-- Start of Dataset entries --

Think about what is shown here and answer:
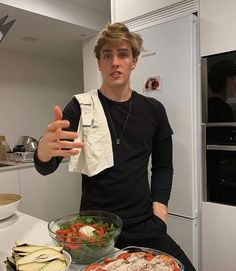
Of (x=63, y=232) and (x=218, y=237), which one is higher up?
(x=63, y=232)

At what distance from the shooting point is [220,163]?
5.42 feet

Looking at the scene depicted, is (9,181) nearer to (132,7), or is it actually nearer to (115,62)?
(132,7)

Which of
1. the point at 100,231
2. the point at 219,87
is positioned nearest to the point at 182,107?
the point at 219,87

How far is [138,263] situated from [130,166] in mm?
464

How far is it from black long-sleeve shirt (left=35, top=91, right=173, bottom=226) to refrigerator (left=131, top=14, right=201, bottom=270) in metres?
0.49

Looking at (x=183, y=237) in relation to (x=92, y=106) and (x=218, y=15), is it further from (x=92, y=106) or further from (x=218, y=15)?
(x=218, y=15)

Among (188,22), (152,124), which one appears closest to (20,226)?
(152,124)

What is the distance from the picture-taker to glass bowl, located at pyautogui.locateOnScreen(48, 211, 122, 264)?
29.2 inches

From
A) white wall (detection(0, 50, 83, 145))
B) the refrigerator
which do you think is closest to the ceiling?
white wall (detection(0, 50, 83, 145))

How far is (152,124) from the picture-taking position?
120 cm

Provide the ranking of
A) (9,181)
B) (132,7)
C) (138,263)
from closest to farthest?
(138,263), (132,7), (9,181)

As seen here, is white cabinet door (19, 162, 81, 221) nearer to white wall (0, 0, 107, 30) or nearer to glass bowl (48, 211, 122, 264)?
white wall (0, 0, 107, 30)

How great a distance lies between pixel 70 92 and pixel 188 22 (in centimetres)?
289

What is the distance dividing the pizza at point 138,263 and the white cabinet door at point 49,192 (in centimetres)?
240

-- End of Dataset entries --

(The task) Convert the stretch of the listing from the line containing "As seen here, is" through the end of the listing into a two-column CSV with the columns text and answer, one row per entry. Put each entry's text and its answer in a single quoted field, with line breaks replaced by spaces.

(Output for this task)
text,answer
"As seen here, is white cabinet door (19, 162, 81, 221) nearer to white wall (0, 0, 107, 30) or nearer to glass bowl (48, 211, 122, 264)?","white wall (0, 0, 107, 30)"
"How great a distance lies between pixel 70 92 and pixel 188 22 (in centimetres)?","289"
"What is the distance dividing the pizza at point 138,263 and the white cabinet door at point 49,192 (in centimetres)?","240"